Exactly reproduce the lines beginning with the line that includes "At what distance from" and ending with the last line of the data.
▶
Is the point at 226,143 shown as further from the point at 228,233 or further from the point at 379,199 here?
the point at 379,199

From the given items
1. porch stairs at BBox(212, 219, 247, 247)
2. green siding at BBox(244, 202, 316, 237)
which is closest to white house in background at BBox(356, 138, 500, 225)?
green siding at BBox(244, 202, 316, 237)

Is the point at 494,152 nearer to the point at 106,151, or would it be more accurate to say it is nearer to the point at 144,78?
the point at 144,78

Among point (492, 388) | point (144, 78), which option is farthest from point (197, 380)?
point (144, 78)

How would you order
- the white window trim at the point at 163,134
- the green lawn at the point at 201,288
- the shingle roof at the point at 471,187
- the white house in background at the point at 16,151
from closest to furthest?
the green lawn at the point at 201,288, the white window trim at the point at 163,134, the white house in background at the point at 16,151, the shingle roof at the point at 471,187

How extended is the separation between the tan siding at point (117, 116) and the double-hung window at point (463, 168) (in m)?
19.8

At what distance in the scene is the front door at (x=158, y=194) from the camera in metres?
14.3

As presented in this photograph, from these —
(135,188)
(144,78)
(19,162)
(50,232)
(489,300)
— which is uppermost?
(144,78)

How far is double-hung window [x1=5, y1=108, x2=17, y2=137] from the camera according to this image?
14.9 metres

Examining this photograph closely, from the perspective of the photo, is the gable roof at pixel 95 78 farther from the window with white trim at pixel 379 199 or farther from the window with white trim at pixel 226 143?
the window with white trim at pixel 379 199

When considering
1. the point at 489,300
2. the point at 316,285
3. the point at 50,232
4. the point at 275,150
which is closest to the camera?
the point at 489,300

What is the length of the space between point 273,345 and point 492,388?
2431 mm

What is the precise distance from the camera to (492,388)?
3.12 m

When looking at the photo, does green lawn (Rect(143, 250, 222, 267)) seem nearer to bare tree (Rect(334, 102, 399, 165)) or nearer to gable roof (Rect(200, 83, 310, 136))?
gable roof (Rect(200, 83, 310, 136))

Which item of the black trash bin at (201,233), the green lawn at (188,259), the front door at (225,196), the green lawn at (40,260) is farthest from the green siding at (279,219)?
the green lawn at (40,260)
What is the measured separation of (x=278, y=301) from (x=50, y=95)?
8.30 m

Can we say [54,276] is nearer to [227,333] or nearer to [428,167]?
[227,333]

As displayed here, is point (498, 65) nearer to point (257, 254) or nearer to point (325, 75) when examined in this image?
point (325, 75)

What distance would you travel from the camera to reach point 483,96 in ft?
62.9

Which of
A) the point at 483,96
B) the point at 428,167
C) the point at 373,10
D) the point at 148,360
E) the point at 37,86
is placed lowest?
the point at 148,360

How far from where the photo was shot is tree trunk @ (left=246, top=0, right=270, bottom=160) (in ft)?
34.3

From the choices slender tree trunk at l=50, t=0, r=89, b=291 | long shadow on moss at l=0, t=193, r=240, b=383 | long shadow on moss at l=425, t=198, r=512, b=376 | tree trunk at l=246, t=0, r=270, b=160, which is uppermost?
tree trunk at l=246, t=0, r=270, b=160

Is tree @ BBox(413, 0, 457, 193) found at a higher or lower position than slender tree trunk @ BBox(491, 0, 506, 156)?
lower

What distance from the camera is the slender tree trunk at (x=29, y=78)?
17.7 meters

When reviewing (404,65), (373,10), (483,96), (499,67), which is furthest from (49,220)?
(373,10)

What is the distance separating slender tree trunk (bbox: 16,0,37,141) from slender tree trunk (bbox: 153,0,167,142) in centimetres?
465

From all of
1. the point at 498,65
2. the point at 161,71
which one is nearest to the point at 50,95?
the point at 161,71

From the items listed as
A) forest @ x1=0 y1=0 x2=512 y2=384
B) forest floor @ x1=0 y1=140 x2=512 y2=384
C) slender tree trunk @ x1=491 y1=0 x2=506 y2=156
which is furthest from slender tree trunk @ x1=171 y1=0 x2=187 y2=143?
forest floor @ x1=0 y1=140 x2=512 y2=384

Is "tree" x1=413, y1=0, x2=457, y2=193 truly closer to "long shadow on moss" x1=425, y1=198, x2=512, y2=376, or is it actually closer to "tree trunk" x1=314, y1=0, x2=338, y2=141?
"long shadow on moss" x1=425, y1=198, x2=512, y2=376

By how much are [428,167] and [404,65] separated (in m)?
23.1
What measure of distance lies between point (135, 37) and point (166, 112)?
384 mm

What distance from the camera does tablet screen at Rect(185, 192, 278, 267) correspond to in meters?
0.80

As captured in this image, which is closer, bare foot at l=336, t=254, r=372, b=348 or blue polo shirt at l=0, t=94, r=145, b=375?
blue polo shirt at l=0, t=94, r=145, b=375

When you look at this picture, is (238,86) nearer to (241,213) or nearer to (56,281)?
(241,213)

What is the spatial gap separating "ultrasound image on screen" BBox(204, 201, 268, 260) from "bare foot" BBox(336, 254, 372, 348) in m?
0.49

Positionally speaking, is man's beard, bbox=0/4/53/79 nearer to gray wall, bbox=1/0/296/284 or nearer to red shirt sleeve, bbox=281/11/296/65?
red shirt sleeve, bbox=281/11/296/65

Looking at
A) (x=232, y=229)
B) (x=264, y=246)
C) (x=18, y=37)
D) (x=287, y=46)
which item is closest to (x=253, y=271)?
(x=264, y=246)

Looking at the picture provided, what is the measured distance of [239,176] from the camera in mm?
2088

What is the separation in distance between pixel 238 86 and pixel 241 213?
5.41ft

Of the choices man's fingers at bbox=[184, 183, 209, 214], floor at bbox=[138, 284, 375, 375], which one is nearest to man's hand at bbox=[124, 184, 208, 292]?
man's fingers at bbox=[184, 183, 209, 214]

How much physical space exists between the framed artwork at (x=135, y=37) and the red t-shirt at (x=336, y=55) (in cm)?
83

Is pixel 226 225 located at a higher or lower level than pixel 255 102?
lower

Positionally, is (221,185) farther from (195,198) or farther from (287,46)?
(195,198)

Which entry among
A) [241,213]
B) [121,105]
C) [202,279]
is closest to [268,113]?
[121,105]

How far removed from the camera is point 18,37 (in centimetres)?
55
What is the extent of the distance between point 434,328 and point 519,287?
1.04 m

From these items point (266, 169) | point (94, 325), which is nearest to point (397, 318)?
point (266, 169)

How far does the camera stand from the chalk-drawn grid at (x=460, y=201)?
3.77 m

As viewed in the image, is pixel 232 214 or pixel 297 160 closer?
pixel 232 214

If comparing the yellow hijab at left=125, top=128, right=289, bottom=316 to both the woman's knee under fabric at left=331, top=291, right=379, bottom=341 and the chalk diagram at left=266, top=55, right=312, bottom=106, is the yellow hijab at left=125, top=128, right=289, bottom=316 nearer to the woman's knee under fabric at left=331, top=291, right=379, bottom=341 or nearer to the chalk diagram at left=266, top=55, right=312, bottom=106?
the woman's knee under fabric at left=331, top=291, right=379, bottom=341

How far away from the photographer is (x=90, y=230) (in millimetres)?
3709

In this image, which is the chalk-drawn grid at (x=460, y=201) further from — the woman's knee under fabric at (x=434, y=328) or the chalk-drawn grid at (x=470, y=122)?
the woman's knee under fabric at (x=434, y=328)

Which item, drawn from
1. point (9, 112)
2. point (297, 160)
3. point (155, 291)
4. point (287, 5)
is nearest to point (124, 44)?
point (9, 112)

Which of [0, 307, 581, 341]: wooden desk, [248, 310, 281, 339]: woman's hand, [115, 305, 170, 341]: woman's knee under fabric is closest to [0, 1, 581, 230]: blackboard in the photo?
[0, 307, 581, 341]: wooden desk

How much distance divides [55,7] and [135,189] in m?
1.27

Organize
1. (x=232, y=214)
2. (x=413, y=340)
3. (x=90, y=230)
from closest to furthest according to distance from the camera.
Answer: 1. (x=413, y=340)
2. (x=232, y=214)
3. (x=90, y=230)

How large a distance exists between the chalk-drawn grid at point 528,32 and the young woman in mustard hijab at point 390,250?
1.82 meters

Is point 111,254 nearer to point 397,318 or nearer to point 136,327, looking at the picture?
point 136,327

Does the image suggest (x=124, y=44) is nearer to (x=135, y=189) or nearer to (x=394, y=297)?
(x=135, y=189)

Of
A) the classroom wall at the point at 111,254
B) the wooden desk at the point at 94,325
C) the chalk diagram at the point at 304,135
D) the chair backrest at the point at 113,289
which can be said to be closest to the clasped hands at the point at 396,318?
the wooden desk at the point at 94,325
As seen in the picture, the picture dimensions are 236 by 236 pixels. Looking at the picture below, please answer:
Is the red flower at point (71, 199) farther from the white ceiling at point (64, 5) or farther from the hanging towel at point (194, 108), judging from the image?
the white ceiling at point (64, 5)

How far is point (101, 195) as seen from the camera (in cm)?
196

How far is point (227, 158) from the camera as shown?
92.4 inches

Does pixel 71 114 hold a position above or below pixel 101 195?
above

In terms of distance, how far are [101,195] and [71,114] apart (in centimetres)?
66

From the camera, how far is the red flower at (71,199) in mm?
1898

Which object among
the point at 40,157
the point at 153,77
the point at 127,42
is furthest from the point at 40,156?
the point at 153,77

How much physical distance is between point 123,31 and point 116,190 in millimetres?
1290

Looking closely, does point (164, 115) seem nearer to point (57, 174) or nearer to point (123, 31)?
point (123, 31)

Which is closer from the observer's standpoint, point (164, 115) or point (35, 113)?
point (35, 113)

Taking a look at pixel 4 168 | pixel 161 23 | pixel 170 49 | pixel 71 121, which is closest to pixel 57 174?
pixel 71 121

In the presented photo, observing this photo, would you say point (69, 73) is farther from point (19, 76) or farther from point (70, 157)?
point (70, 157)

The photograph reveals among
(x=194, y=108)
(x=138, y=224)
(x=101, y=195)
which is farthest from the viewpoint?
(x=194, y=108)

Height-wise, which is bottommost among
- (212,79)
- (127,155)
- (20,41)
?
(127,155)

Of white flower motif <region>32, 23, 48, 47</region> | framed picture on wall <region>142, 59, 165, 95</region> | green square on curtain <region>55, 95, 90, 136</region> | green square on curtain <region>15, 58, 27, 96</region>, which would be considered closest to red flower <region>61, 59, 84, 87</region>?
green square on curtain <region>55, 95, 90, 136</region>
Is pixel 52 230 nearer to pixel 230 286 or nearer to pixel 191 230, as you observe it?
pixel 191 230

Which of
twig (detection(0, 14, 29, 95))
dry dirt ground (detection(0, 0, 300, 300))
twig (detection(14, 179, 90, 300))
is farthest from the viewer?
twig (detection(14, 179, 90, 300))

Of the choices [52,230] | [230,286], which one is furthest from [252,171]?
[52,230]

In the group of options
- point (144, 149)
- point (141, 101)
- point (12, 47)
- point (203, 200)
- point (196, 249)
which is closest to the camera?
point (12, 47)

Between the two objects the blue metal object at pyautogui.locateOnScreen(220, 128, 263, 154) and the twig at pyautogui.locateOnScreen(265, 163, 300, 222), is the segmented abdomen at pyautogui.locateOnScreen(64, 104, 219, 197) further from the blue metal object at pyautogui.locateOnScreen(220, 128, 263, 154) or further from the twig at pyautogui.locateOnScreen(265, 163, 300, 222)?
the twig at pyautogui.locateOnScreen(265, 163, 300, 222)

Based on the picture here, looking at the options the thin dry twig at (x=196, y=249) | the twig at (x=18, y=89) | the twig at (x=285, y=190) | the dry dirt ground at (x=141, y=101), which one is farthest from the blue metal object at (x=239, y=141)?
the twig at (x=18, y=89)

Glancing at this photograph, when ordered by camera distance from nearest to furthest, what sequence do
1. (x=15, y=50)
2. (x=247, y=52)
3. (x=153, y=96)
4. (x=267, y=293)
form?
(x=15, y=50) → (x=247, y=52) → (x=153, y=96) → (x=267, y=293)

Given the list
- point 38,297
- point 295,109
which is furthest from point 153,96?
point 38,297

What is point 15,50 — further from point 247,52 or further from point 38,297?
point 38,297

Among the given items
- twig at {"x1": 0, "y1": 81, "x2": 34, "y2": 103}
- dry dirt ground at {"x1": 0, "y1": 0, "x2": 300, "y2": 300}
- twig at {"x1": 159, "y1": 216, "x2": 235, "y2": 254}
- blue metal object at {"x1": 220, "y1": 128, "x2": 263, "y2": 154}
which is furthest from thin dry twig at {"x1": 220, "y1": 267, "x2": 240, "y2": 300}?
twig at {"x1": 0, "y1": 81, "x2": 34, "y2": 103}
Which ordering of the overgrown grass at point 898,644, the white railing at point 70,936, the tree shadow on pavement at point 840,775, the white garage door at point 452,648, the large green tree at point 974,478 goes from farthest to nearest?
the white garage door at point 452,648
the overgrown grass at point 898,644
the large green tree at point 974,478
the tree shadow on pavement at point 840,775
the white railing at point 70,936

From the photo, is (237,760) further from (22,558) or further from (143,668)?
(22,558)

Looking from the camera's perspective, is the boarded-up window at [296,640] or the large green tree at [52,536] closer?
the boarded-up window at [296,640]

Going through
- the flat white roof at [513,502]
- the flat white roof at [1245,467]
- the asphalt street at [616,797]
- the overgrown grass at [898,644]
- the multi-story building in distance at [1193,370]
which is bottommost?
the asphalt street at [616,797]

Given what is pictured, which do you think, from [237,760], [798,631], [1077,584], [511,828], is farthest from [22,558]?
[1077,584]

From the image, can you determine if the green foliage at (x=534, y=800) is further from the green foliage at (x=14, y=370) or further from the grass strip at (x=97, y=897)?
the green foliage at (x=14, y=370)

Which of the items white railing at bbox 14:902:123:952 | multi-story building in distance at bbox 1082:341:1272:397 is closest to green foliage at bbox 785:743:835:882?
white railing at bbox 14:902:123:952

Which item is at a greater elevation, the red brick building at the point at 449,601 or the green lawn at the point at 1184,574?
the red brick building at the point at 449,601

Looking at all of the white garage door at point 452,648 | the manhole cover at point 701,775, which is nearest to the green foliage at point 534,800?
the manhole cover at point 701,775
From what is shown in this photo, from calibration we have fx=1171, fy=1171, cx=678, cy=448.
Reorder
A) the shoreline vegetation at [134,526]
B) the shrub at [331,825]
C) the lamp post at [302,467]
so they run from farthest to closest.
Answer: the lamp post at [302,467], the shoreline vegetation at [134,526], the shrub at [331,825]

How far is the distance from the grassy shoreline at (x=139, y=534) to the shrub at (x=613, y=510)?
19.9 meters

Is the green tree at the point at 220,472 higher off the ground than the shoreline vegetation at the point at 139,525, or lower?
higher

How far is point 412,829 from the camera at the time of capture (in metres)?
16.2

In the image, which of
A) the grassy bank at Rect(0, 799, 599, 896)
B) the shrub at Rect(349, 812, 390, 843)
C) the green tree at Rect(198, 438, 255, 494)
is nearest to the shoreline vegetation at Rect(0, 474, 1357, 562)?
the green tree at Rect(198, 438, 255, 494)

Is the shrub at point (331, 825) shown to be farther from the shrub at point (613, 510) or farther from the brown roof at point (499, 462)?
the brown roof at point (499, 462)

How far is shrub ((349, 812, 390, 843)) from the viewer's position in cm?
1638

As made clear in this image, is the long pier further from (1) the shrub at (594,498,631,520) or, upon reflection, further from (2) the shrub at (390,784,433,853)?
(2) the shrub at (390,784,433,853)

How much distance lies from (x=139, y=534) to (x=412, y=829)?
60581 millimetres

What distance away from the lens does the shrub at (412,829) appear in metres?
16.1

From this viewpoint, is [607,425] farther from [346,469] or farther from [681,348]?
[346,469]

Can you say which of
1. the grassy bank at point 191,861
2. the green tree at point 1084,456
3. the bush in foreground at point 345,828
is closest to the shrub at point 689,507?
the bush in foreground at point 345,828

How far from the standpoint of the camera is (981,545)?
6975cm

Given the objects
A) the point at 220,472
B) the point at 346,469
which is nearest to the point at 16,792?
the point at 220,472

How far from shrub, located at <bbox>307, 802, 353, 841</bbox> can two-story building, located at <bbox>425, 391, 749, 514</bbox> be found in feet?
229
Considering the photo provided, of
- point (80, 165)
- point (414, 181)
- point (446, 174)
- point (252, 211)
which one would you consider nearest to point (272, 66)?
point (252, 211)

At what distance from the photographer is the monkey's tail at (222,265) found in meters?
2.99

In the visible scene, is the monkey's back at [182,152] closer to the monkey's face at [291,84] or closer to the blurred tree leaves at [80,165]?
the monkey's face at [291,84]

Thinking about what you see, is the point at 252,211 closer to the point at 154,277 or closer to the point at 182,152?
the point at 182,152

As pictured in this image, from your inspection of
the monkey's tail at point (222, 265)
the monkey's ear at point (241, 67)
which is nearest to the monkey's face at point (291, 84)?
◀
● Problem solution:
At what distance from the photographer is the monkey's tail at (222,265) found in meters?
2.99

In the visible scene, is the monkey's back at [182,152] closer to the monkey's face at [291,84] or closer to the blurred tree leaves at [80,165]?
the monkey's face at [291,84]

Thinking about what you see, is the point at 252,211 closer to the point at 154,277 or closer to the point at 182,152?
the point at 182,152

As pictured in this image, from your inspection of
the monkey's tail at point (222, 265)
the monkey's ear at point (241, 67)
which is nearest to the monkey's face at point (291, 84)?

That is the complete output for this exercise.